# The wierdness of gravity

1. Feb 20, 2012

### phillip1882

so i would like to start off with what is known and work from there.
equation for falling objects
d = 1/2 *a*t^2
equation for solar orbits
d^3 /t^2 = k
or if you prefer,
v^2 *d = k
equation for galactic orbits
v = d/k

so; for the first observation, i would like to note, neither force nor mass seems to be a factor.
for the second observation, i would like to note that the first and third equations flow naturally from the definitions of acceleration and velocity.
so, whatever is causing objects to be attracted must a) not involve mass, and b) seamlessly tie together these three equations. i don't know what that would be, but maybe we should start here in order to work forward.

2. Feb 20, 2012

### Jorriss

These equations are seamlessly tied together!

F=dp/dt + F(gravity)=G(m1)(m2)/(r^2) => classical gravity (Also, google Kepler's laws of planetary motion)

Also, it's not fair to say nothing depends on mass because you do not see 'm'. The proportionality constants may depend on mass.

3. Feb 20, 2012

### Ivan Seeking

Staff Emeritus
From the posting guidelines for this forum

4. Feb 20, 2012

### phillip1882

My apologies, I thought the skepticism forum to be the best place for that post since it's outside mainstream physics. I should have read the forum rules there before posting.
I hope it now resides in the correct forum.

to Joriss; I would like to point out that Newton starts breaking down at the galactic level.
a full 90% of matter is "missing". We've tried to detect particles smaller than neutrinos that might make up this matter but to no avail. We know about where it should be , based on the gravitational lensing effect, but the matter itself seems to be beyond our current instrumentation. I'm not necessarily saying Newton is wrong. He may very well be right. He didn't really predict what gravity would do at the galactic level. Maybe there is dark matter; or maybe Modified Newtonian Dynamics is the way to go. Or perhaps there is a third yet uncharted path. I don't know. I was just exploring some thoughts.

5. Feb 21, 2012

### Jorriss

Sure, you can get into GR (which I know nothing of) but you posted some very basic classical mechanics formulae then wanted to discuss bringing them together. Those formulae aren't even right if you want to talk GR/quantum.

I probably don't really know what you were asking.

6. Feb 21, 2012

### elfmotat

Well there's clearly a force (in the context of Newton). How else do you explain the acceleration?

The gravitational acceleration experienced by an object is (locally) independent of the properties of that object (i.e. mass, shape, etc.). This is one way of stating the equivalence principle.

http://en.wikipedia.org/wiki/Equivalence_principle

I'd like to add that classical gravity is very well understood.

_Given entries_:
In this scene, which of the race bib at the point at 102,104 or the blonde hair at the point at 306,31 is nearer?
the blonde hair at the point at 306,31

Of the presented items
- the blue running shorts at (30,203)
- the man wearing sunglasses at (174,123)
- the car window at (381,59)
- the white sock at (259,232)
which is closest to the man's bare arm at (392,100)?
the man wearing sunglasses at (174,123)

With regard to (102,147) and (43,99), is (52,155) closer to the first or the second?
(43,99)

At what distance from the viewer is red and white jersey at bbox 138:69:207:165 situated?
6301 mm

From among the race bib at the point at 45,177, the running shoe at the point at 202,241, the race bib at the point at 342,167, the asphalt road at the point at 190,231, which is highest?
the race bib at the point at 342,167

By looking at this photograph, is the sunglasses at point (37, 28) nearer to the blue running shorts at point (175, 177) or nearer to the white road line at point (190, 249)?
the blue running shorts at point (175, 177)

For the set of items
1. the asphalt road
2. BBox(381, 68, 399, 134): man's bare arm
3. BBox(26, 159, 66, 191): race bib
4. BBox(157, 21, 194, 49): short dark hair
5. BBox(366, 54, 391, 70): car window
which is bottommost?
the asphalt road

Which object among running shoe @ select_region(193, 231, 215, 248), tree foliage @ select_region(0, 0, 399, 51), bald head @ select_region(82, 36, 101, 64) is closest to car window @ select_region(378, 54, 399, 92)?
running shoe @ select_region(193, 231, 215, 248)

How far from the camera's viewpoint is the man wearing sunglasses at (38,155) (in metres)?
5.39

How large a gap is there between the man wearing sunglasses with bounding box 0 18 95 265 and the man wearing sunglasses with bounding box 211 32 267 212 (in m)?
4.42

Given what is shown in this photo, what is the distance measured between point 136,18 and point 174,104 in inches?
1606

_Stated problem 1_:
In the gravity forum thread, what share of matter does phillip1882 say is "missing"?
_Stated problem 2_:
In the gravity forum thread, swap "skepticism forum" for "general discussion forum" and write out the passage that begins at the words "### Ivan Seeking" and stops after "there before posting.".

_Response 1_:
90% of matter

_Response 2_:
### Ivan Seeking

Staff Emeritus
From the posting guidelines for this forum

4. Feb 20, 2012

### phillip1882

My apologies, I thought the general discussion forum to be the best place for that post since it's outside mainstream physics. I should have read the forum rules there before posting.